Idiomas

Áustria: O conjunto de ferramentas da IBA para 2021 e o futuro de uma abordagem transnacional da arbitrabilidade dos processos de insolvência

Publicações: maio 20, 2021

No início deste ano, um subgrupo do Comité de Arbitragem da IBA publicou o seu Toolkit on Insolvency and Arbitration (o "Toolkit")[1]. Embora o projeto tenha sido iniciado antes do surto de coronavírus, o seu lançamento é particularmente oportuno e de grande importância, dadas as graves perturbações económicas causadas pela atual pandemia e o aumento substancial das insolvências empresariais esperadas na maioria dos sectores.

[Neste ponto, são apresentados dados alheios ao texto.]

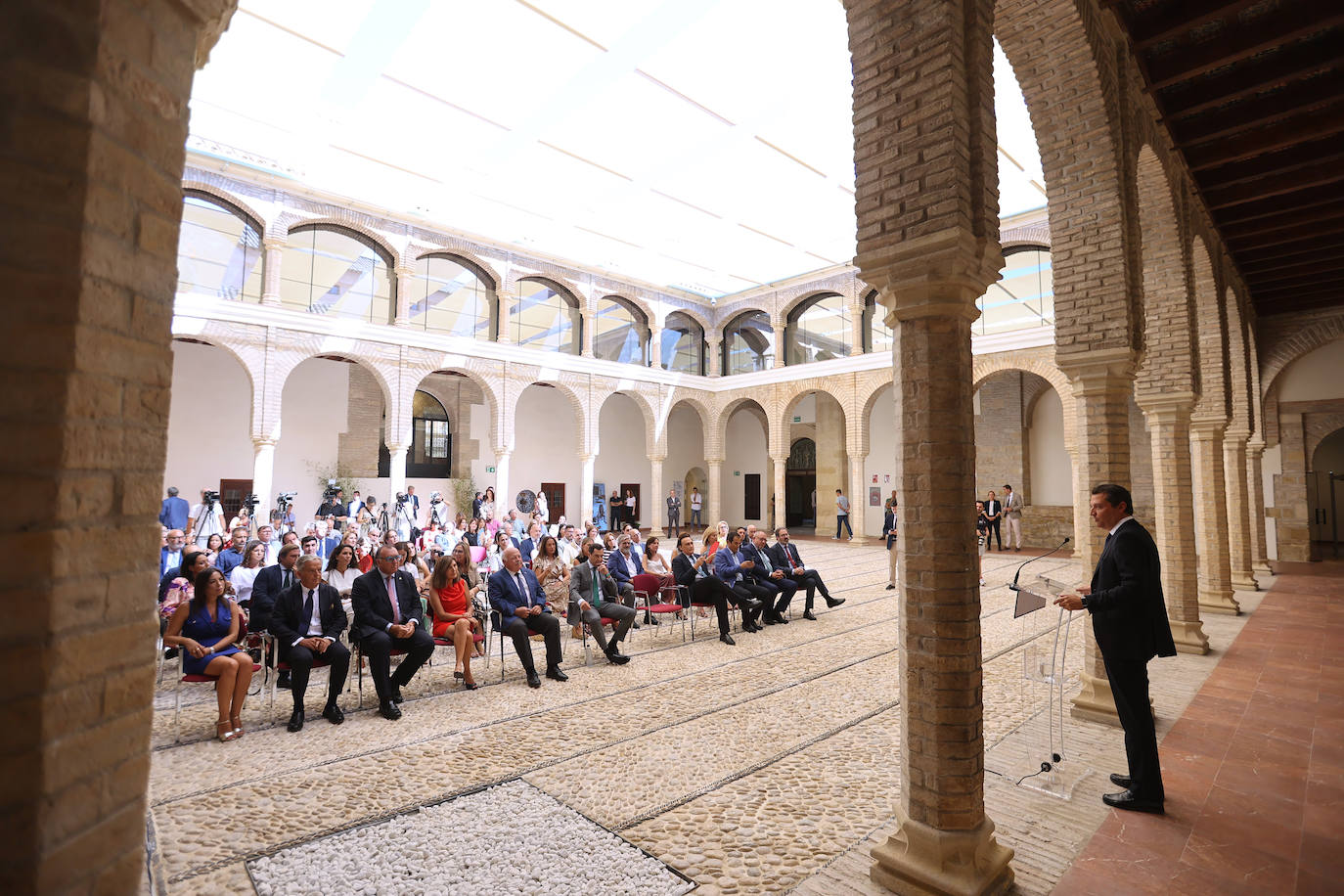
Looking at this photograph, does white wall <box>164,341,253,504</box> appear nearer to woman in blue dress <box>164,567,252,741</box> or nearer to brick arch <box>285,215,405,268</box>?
brick arch <box>285,215,405,268</box>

Concebido para abordar a intersecção entre a insolvência e a arbitragem, o Toolkit considera a tensão decorrente dos interesses de política pública concorrentes da arbitragem internacional e da legislação nacional em matéria de insolvência. Mais especificamente, pretende oferecer às partes, aos árbitros e aos advogados uma orientação para responderem a questões, entre outras, sobre 1) se o tribunal tem a jurisdição necessária para prosseguir a arbitragem; 2) se o devedor em questão continua a ter capacidade jurídica para participar na arbitragem e 3) se a sentença emitida será executória.

O que se segue procura abordar a tensão entre os interesses concorrentes de política pública da insolvência e da arbitragem internacional, bem como o impacto negativo que as abordagens nacionais divergentes têm ao lidar com estas intersecções conflituosas. Para este fim, o artigo baseia-se nos antecedentes e na estrutura do Conjunto de Ferramentas, bem como nos objectivos que informaram o projeto.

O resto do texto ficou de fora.